Only some 10% of the tracks received a tag.
They were very basic (jazz, rock, pop etc.) but roughly correct.
There were no keywords, and there was no crap.

  • Additionally checking ‘Use folksonomy tags as genre’:

Returns the same results, only with a couple of keywords added here and there.

note:
As @outsidecontext explained, there is currently an issue on the server side of MusicBrainz that is reponsable for these low scores.
I’ll try to update this post when there is development.

.
Acousticbrainz mood-genre plugin (1.1.1)

Very weird results. The majority of the 80 tracks I used were labeled such as:
“electronic; house; rhy; jaz”
“electronic; ambient; hip; jaz”
“electronic; trance; cla; blu”
etc.
I don’t know what to make of that, but I am pretty sure that Bob Marley and Elis Regina never made music in the “electronic” genre.

So it seems to be useless at the current state.

.
Last.fm plugin (0.8)

  • ‘Use track tags’ and ‘Use artist tags’ both unchecked:
    No results at all. So it’s probably not using something like ‘release genre’.

  • ‘Use track tags’ checked:
    80% received a tag
    of which 20% was genre, 35% keyword, 45% crap.

  • ‘Use artist tags’ checked:
    95% received a tag
    of which 30% was genre, 70% keyword, 2% crap.
    (isn’t it fun when you can use inconsistent percentages in your own research?)

Check both boxes, and what you imagine that happens, happens.

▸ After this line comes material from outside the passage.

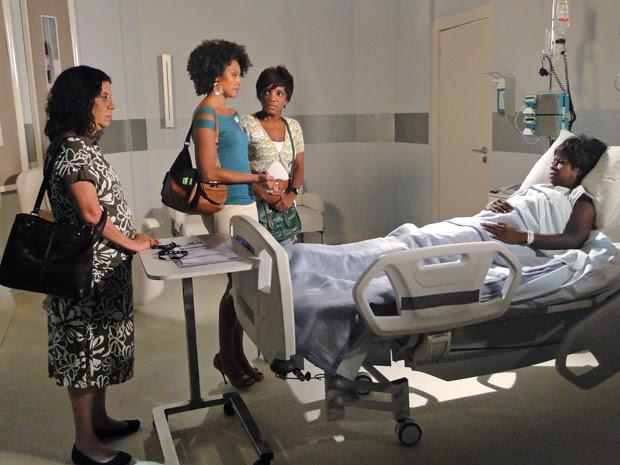 Deusa acorda e pergunta por Grace Kelly (Foto: Aquele Beijo/TV Globo)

Setting the slider in the options panel to a higher percentage does help in restricting the amount of crap.
But it is also likely to filter out some useful tags.

.
Tango.info Adapter plugin (1.1)

No results. Zero, nada, nakkes.

note:
I read somewhere on MusicBrainz or Github that there currently is a known issue with this plugin.
I’ll try to update this post when there is development.

.
wikidata-genre plugin (1.2)

90% received a tag.
Of which 99% were actual genres.
1% keywords, no crap.

.
If anybody has considerably different results, please let me know. There’s always a chance I messed something up while testing.


#2

I can answer that bit. From what I understand that is a “Build it and they will come” feature. The genres have only just been added to MB itself, which means that not many have been filled in yet. So I guess this will be of more use in years to come…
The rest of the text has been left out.